(Preguntas sobre la geometría de la escena)
▼
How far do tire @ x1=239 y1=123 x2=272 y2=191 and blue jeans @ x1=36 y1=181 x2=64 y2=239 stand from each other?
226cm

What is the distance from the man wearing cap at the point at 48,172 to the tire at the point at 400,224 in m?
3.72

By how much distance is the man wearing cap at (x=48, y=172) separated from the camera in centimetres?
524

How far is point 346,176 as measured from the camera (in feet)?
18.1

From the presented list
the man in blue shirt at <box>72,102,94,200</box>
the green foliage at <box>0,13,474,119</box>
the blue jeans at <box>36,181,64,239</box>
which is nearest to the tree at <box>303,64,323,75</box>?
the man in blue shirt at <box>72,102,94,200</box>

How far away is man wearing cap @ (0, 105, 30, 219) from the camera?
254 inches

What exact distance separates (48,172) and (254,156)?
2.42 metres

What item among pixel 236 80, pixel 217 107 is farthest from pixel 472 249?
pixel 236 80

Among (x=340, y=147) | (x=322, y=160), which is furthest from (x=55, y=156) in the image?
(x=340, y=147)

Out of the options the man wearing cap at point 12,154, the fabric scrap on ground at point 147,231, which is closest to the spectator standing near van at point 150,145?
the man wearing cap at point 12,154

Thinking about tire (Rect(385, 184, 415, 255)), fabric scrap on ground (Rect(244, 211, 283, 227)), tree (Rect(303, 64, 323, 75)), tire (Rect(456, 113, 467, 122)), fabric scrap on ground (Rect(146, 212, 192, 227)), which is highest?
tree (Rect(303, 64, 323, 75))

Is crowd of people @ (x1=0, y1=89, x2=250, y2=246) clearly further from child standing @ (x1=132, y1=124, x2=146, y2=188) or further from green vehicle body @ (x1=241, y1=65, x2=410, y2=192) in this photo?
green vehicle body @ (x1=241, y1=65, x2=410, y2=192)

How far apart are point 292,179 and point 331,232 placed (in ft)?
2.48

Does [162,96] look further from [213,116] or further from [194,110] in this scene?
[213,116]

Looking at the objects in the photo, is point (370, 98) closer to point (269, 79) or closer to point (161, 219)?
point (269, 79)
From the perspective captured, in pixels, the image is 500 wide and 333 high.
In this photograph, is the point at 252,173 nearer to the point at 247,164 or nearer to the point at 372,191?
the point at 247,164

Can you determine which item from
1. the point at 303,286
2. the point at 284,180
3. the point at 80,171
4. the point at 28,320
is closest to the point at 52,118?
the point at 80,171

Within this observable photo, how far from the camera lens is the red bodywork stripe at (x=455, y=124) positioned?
▲
Objetivo: Pon en forma de lista numerada las líneas del material que van desde la que contiene "What item among" hasta el final, ambas incluidas. Deja fuera las líneas en blanco.

Respuesta:
1. What item among pixel 236 80, pixel 217 107 is farthest from pixel 472 249?
2. pixel 236 80
3. Among (x=340, y=147) | (x=322, y=160), which is furthest from (x=55, y=156) in the image?
4. (x=340, y=147)
5. Out of the options the man wearing cap at point 12,154, the fabric scrap on ground at point 147,231, which is closest to the spectator standing near van at point 150,145?
6. the man wearing cap at point 12,154
7. Thinking about tire (Rect(385, 184, 415, 255)), fabric scrap on ground (Rect(244, 211, 283, 227)), tree (Rect(303, 64, 323, 75)), tire (Rect(456, 113, 467, 122)), fabric scrap on ground (Rect(146, 212, 192, 227)), which is highest?
8. tree (Rect(303, 64, 323, 75))
9. Is crowd of people @ (x1=0, y1=89, x2=250, y2=246) clearly further from child standing @ (x1=132, y1=124, x2=146, y2=188) or further from green vehicle body @ (x1=241, y1=65, x2=410, y2=192) in this photo?
10. green vehicle body @ (x1=241, y1=65, x2=410, y2=192)
11. How far apart are point 292,179 and point 331,232 placed (in ft)?
12. 2.48
13. Does [162,96] look further from [213,116] or further from [194,110] in this scene?
14. [213,116]
15. Looking at the objects in the photo, is point (370, 98) closer to point (269, 79) or closer to point (161, 219)?
16. point (269, 79)
17. From the perspective captured, in pixels, the image is 500 wide and 333 high.
18. In this photograph, is the point at 252,173 nearer to the point at 247,164 or nearer to the point at 372,191?
19. the point at 247,164
20. Can you determine which item from
21. 1. the point at 303,286
22. 2. the point at 284,180
23. 3. the point at 80,171
24. 4. the point at 28,320
25. is closest to the point at 52,118?
26. the point at 80,171
27. Within this observable photo, how far from the camera lens is the red bodywork stripe at (x=455, y=124) positioned?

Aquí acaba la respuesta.